READING PASSAGE -

┌──

Wednesday, November 14, 2012

Biblical time is not scientific time

Genesis discusses the beginning of time. Furthermore, Genesis 1:14-18 describes the creation of the sun and the moon and implicitly the associated ordering of daily life.
What does this mean? How should we think about time?

Karl Barth suggests insight is gained by contrasting the Genesis account with the Babylonian myth, the Enuma elish.
Nor must we abstract from Gen. 1:14f. the fact that the history which it has in view, the content of the time which sun, moon and stars are created to measure, is not something indefinite, but the specific history of salvation which commences with the creation of light and receives its direction and purpose from the God of Israel. The relation of the creation of the heavenly bodies to chronology, and to that extent to history, is not unknown to the Babylonian myth, according to the fifth tablet of the Enuma elish.
But it is to be noted that in this case a metaphysical problem seems to be set in the forefront with the creation of the heavenly bodies. The sidereal world is supremely the abode of the great deities Anu, Enlil and Ea. And because the fundamental idea of Genesis is completely lacking, i.e., the separation of day from night as the action of sun and moon constituting time as day, all the emphasis falls, again with the precision of natural science, upon the phases of the moon dividing time into months- something which is not even mentioned in the present passage (note the complete absence of "month" in v. 14).
It is obvious that in the two accounts there is not merely a different chronology but a different conception of time. And it is to be noted that the specific biblical concept of time breaks through even where it is emphasised, as in Ps. 104:19, that God made the moon to divide the year. The day and time and history envisaged in Gen. 1:14f., and the reason why the luminaries shine from the firmament upon the earth to give signs and seasons and days and years, is made clear in v. 18, where day and night are again expressly interpreted as light and darkness. 
How does this effect the daily orientation and focus of humanity? Barth contrasts a preoccupation with this material world with a focus on the Creator and Covenant God.
The signs of the sky are of no value for the man who is merely concerned at random to orientate himself with the help of compass, clock or calendar, and to become the subject of any earthly history. They are of value only for the man whose day, season and history are to consist in his participation in the separation of light from darkness, because the God who separated light from darkness has created him in and as His own image, and because he was born and is called to be God's partner in this covenant.
Karl Barth, Church Dogmatics III.1: The Doctrine of Creation, p. 163-4

Scientific time and time without reference to God are both uniform and everlasting. Biblical time is ultimately eschatalogical. Humans live in it, are accountable for how they live in it, and must face judgement and eternal realities.

└──

EXERCISE DATA -
┌──

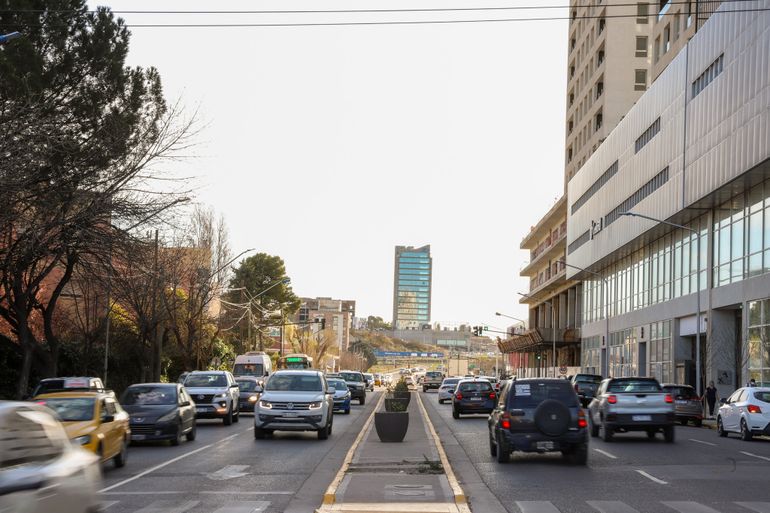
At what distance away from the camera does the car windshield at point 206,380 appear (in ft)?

└──
┌──

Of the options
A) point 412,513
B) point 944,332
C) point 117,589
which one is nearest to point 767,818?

└──

TASK REQUIREMENTS - Retype the stretch from "Biblical time is not" through "of the Enuma elish." in the text on biblical time, copying each word and punctuation mark as it stands.

EXPECTED OUTPUT -
Biblical time is not scientific time

Genesis discusses the beginning of time. Furthermore, Genesis 1:14-18 describes the creation of the sun and the moon and implicitly the associated ordering of daily life.
What does this mean? How should we think about time?

Karl Barth suggests insight is gained by contrasting the Genesis account with the Babylonian myth, the Enuma elish.
Nor must we abstract from Gen. 1:14f. the fact that the history which it has in view, the content of the time which sun, moon and stars are created to measure, is not something indefinite, but the specific history of salvation which commences with the creation of light and receives its direction and purpose from the God of Israel. The relation of the creation of the heavenly bodies to chronology, and to that extent to history, is not unknown to the Babylonian myth, according to the fifth tablet of the Enuma elish.